## GIVEN EXERCISE
Reproduce all of the material below word for word, changing nothing.

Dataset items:
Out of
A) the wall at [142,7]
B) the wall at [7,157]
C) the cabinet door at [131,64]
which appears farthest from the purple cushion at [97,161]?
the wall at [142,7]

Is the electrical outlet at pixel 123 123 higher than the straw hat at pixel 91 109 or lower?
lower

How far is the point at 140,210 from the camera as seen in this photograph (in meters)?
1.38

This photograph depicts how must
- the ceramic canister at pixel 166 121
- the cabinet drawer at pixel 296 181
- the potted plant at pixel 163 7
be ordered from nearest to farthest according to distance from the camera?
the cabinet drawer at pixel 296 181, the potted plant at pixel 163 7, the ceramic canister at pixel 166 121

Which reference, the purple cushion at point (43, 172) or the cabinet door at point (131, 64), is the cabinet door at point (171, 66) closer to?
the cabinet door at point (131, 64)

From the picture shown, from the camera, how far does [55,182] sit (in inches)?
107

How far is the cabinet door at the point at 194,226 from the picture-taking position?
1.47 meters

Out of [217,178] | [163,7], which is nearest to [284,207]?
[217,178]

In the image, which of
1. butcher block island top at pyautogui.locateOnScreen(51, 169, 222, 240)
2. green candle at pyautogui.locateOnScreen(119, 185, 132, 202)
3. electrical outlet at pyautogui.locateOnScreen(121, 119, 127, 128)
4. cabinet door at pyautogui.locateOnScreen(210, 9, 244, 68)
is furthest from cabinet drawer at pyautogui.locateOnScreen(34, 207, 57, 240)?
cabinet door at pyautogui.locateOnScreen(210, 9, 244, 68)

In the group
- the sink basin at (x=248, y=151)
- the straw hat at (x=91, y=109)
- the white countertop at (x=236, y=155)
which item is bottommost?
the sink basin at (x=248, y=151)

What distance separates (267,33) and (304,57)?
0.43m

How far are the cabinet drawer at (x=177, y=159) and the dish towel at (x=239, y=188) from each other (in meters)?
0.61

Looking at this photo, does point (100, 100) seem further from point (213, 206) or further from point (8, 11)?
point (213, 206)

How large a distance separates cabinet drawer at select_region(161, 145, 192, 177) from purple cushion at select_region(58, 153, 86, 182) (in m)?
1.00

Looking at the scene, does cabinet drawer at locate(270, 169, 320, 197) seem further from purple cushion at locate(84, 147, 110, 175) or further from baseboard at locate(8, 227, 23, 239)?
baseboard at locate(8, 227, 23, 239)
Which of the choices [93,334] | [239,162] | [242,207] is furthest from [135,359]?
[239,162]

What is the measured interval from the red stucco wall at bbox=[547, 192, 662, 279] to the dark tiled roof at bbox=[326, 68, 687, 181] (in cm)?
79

## COMPLETE RESPONSE
Out of
A) the wall at [142,7]
B) the wall at [7,157]
C) the cabinet door at [131,64]
which appears farthest from the purple cushion at [97,161]?
the wall at [142,7]

Is the electrical outlet at pixel 123 123 higher than the straw hat at pixel 91 109 or lower?
lower

How far is the point at 140,210 from the camera as seen in this photograph (in meters)?
1.38

This photograph depicts how must
- the ceramic canister at pixel 166 121
- the cabinet drawer at pixel 296 181
- the potted plant at pixel 163 7
be ordered from nearest to farthest according to distance from the camera?
the cabinet drawer at pixel 296 181, the potted plant at pixel 163 7, the ceramic canister at pixel 166 121

Which reference, the purple cushion at point (43, 172) or the cabinet door at point (131, 64), is the cabinet door at point (171, 66) closer to?
the cabinet door at point (131, 64)

From the picture shown, from the camera, how far does [55,182] sit (in inches)?
107

How far is the cabinet door at the point at 194,226 from the picture-taking position?
1.47 meters

Out of [217,178] | [163,7], which is nearest to [284,207]?
[217,178]

In the image, which of
1. butcher block island top at pyautogui.locateOnScreen(51, 169, 222, 240)
2. green candle at pyautogui.locateOnScreen(119, 185, 132, 202)
3. electrical outlet at pyautogui.locateOnScreen(121, 119, 127, 128)
4. cabinet door at pyautogui.locateOnScreen(210, 9, 244, 68)
is furthest from cabinet drawer at pyautogui.locateOnScreen(34, 207, 57, 240)?
cabinet door at pyautogui.locateOnScreen(210, 9, 244, 68)

In the group
- the sink basin at (x=248, y=151)
- the straw hat at (x=91, y=109)
- the white countertop at (x=236, y=155)
which item is bottommost?
the sink basin at (x=248, y=151)

What distance separates (267,33) and (304,57)?
0.43m

How far are the cabinet drawer at (x=177, y=159) and the dish towel at (x=239, y=188) from each other (in meters)?
0.61

Looking at this photo, does point (100, 100) seem further from point (213, 206) or further from point (8, 11)?
point (213, 206)

How large a distance separates cabinet drawer at select_region(161, 145, 192, 177) from purple cushion at select_region(58, 153, 86, 182) (in m)?
1.00

Looking at the scene, does cabinet drawer at locate(270, 169, 320, 197) seem further from purple cushion at locate(84, 147, 110, 175) or further from baseboard at locate(8, 227, 23, 239)?
baseboard at locate(8, 227, 23, 239)
Which of the choices [93,334] | [239,162] | [242,207] is furthest from [135,359]?
[239,162]

What is the measured interval from the red stucco wall at bbox=[547, 192, 662, 279] to the dark tiled roof at bbox=[326, 68, 687, 181] (in cm)?
79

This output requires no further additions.